Monday, October 11, 2021

Competition In The Workplace: 3 Approaches That Work

Competition in the workplace is a perennial hot topic, and while some businesses swear by it, others eschew the notion, arguing that people may be naturally competitive but shouldn’t be encouraged to be excessively so. What’s the truth of the matter? While there will always be people who take competition too far, in general, competition in the workplace can be a productive and even beneficial tool. In fact, some of the most successful businesses around integrate competition into their overall organizational culture to drive productivity and profit while energizing staff.

Competition And Your Workplace

Before launching any new competitive efforts within your workplace, it’s important to evaluate current conditions and talk to staff. Some businesses are inherently hypercompetitive. This tends to happen in high-stress industries like advertising and finance, as well as law, which attract very ambitious and even aggressive personalities. If this sounds like your company, it may be both unnecessary and detrimental to staff to push competition further. However, as long as you’re conscious of the line between healthy and toxic competition, you should feel free to try some new motivational strategies.

Approaches That Work

If you’re ready to encourage some healthy competition in your workplace, there are a lot of approaches you can try and it’s worth testing multiple approaches to see what works and ensure that everyone has an opportunity to succeed. Some popular strategies that address different aspects of the workplace include:

  • Company Culture Contests: Many workplace competitions are focused on pitting staff against each other to see who can do the most – sell the most products or bring in the most new clients. These are the contests that can be both the most demoralizing for some staff and the most out of control for others. Given these difficulties, consider contests that are based on fun and community building.When trying to emphasize community building, you might host photo contests where staff submit snapshots demonstrating an aspect of company culture, lunch break fun, or the best desk display, or post polls in the staff kitchen. Are your team members still remote? Consider a silly hat Zoom call or digital pet parade.
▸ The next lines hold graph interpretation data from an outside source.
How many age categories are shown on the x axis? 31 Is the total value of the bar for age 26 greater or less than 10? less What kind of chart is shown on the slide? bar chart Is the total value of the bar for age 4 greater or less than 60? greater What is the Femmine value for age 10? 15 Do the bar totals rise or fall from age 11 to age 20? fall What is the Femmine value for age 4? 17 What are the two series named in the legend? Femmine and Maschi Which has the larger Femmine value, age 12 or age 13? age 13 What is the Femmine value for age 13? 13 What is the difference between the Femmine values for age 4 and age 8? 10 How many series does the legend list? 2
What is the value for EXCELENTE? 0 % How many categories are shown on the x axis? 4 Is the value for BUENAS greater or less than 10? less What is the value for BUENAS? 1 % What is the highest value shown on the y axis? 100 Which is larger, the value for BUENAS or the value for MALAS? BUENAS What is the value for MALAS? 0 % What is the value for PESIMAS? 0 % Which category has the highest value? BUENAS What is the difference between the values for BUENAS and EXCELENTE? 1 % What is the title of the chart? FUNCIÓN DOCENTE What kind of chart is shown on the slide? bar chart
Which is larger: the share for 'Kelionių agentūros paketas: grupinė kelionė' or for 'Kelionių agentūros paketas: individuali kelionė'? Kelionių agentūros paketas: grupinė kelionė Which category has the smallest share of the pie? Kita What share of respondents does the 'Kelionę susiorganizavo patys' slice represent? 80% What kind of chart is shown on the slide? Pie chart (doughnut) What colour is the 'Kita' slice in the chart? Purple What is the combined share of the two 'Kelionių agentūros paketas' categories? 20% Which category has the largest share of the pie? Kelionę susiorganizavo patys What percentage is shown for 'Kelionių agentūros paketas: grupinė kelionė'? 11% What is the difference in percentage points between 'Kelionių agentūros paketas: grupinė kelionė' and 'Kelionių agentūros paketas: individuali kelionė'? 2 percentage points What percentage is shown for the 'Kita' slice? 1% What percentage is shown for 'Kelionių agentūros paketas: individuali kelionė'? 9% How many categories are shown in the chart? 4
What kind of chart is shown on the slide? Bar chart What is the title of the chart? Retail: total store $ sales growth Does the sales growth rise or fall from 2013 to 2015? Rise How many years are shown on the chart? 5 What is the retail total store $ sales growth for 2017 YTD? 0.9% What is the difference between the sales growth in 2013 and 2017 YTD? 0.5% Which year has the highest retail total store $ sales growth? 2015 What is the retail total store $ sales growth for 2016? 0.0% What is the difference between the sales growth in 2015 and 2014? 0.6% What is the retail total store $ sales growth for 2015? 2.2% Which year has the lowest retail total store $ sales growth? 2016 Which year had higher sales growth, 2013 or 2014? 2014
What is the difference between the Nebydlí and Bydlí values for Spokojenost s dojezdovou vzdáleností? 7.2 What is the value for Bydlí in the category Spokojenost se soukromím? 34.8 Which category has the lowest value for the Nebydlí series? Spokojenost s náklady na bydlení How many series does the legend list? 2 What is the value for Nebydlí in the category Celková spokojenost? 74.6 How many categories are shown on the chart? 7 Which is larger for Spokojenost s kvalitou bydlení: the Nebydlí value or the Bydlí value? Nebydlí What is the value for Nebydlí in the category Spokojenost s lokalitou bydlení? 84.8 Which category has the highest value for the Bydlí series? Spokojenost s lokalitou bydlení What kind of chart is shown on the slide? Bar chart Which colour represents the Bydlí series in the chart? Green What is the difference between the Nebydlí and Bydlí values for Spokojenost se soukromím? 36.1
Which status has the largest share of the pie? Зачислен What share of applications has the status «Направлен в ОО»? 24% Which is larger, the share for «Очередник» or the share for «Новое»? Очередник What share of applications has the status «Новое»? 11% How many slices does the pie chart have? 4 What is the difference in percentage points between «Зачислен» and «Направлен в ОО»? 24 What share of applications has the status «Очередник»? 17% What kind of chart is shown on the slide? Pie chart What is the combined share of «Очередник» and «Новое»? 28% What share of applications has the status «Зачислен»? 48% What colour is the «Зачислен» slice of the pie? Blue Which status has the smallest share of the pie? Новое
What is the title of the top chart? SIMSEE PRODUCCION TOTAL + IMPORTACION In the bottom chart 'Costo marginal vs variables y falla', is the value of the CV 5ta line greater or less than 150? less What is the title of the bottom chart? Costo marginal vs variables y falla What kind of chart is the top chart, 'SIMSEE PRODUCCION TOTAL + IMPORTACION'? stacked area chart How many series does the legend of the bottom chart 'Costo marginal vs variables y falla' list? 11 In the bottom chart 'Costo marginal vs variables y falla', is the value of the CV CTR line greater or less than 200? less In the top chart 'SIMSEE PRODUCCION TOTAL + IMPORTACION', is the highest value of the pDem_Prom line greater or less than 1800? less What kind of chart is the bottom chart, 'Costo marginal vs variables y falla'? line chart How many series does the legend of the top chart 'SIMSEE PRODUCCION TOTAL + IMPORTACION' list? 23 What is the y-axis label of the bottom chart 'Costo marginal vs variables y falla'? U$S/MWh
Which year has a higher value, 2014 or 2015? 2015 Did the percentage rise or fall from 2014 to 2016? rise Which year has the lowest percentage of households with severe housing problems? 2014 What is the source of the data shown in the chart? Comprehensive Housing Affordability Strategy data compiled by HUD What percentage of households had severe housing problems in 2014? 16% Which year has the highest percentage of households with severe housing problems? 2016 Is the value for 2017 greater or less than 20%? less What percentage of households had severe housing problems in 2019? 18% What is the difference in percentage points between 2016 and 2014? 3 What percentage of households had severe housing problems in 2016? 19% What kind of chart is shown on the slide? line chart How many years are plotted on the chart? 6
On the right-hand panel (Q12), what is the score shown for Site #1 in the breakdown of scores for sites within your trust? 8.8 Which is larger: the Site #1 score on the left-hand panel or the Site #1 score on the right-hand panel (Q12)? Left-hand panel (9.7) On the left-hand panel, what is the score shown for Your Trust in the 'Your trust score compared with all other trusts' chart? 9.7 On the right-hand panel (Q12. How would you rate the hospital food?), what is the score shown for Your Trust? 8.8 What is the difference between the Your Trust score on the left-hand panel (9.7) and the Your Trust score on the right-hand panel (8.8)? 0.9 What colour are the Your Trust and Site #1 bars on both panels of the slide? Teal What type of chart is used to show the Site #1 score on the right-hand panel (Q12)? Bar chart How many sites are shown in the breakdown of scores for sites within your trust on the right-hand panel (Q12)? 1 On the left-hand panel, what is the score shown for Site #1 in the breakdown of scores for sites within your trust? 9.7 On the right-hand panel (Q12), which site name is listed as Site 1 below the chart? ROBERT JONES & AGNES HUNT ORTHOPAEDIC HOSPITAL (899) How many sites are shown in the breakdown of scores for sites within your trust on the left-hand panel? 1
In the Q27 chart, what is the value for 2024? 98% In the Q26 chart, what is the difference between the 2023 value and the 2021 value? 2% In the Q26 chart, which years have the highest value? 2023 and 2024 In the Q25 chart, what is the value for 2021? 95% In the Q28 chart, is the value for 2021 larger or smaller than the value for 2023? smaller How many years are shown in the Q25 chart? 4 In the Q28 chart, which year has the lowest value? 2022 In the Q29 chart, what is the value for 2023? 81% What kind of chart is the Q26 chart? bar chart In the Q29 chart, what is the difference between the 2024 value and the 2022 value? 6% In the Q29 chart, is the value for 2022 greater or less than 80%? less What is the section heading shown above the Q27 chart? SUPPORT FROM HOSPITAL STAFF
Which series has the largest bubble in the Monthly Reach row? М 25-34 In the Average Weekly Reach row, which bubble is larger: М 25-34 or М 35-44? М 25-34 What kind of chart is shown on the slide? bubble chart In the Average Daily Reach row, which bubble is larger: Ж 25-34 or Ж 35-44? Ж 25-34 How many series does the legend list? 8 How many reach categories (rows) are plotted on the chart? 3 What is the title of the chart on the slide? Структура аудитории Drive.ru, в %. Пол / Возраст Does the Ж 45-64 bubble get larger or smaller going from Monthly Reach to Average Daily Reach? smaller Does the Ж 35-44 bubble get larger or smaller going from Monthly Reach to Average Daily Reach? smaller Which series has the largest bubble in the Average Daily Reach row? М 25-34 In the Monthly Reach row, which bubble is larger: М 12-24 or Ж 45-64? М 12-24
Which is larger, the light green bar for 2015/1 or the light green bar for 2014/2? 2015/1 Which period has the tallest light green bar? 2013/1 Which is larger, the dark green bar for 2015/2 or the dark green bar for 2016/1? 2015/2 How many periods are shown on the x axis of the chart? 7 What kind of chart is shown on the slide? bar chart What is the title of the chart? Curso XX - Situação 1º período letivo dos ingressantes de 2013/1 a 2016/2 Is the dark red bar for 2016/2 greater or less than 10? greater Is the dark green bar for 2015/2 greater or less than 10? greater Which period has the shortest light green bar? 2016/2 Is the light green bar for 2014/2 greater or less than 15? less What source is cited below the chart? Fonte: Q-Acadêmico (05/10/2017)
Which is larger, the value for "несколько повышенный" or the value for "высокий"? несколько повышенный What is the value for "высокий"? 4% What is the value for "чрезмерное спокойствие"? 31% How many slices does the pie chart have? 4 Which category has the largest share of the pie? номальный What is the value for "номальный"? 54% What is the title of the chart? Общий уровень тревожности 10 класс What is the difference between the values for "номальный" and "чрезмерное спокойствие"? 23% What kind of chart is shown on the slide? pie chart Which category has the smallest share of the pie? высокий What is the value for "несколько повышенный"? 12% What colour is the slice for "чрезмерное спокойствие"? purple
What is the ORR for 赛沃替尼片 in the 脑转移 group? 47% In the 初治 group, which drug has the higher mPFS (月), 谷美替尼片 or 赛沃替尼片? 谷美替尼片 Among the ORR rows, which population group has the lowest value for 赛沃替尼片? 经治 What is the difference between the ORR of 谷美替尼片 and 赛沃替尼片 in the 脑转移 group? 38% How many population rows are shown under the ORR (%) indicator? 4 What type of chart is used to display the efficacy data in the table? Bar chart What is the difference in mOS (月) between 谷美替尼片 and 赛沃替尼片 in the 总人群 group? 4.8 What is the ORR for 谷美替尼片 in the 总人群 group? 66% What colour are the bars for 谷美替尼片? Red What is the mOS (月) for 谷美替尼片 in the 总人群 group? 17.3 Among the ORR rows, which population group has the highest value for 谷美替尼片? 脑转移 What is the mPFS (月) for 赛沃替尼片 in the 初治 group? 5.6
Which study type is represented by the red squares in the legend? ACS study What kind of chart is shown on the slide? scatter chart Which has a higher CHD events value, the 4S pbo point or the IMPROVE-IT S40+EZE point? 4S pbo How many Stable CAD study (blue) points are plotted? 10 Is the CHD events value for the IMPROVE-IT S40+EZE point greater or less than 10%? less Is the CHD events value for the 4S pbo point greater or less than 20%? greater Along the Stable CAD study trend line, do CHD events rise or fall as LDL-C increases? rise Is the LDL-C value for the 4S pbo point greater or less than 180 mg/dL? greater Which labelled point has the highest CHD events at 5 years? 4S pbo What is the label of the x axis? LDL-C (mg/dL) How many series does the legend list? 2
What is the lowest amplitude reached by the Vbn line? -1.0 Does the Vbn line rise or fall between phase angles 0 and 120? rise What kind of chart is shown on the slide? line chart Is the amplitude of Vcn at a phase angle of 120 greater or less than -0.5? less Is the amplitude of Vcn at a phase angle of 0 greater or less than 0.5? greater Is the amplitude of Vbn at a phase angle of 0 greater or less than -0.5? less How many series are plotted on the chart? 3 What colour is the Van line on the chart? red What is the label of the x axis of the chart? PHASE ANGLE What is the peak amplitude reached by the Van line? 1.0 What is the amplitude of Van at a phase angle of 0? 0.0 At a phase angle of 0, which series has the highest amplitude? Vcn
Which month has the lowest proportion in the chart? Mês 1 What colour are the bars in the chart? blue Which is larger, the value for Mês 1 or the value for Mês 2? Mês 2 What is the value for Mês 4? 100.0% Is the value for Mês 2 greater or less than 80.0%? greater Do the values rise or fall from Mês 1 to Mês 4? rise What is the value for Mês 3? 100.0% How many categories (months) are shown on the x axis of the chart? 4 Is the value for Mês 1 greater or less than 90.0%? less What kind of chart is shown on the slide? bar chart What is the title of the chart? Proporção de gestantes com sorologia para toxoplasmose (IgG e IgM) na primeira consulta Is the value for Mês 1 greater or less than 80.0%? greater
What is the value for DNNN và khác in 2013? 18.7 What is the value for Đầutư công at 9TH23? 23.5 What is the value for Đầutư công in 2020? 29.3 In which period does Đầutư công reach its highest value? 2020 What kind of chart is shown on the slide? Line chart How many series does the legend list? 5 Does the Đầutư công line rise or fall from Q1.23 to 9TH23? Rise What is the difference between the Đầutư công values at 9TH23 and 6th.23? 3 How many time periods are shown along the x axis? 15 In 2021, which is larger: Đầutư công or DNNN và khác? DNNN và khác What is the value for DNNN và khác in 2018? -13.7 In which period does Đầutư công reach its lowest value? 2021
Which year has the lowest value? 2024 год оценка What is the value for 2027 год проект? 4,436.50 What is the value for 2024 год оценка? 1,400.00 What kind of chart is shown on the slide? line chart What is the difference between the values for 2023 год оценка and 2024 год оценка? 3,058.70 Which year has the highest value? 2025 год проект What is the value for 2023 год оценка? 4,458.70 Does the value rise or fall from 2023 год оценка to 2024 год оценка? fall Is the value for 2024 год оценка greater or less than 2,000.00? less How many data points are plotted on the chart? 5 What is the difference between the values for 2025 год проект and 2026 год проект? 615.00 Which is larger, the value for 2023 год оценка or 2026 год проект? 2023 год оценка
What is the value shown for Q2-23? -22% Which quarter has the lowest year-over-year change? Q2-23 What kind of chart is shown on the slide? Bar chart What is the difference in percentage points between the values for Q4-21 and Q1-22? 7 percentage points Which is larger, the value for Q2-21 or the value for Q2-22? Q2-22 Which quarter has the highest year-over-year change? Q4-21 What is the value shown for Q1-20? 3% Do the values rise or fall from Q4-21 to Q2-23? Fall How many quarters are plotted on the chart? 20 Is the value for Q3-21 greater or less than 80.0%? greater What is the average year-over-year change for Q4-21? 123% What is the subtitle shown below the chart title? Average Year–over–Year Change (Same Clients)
These may not seem like competitions, but you can find different ways to “judge” the categories and even give out funny prizes for different categories.
  • Try A Sell-O-Thon: As noted above, sales competitions can get very competitive, especially when they pit team members against each other, but there are ways to design sales competitions to make them more successful.Rather than focusing on a “who can sell the most” model, consider sales competitions that encourage the whole team to meet a pre-set goal in a week or a month so that the overall goal is collaborative. Or, try naming a salesperson of the month that isn’t based just on total sales, but on additional factors like coaching other team members, buyer reviews, and even showing initiative in pursuing additional sales training.
  • Gamify The Gig: When people think about competition, many experience negative flashbacks to being the last picked in gym class or other times when they were on the losing side of things. This is one reason why competition tends to split communities in two, between the historic winners and the historic losers, and it’s also why businesses need to rethink how they run them in-house, and a good alternative is to gamify the workplace.

Gamification has become a trendy concept in recent years as more workplace platforms have started to integrate gamification into their interfaces, but you don’t need to build new software to gamify your workplace. You also don’t need to put up a leaderboard to make things more fun, since that will almost certainly make them less fun instead. No, when applying gamification principles in the workplace, encourage team members to compete against themselves, improving week after week. You can even set a margin of improvement as a goal for staff so that everyone is on a kind of equal footing and reward everyone who reaches that threshold.

Every workplace is different, but the vast majority can benefit from competition – or at least games – when they’re designed correctly. And that’s the bottom line: you need to ace the execution so that competition is encouraging rather than frustrating and so that it drives a generally beneficial company culture. It’s a tough balance to strike and one that requires real insight into what your company needs, but the results are worth the effort.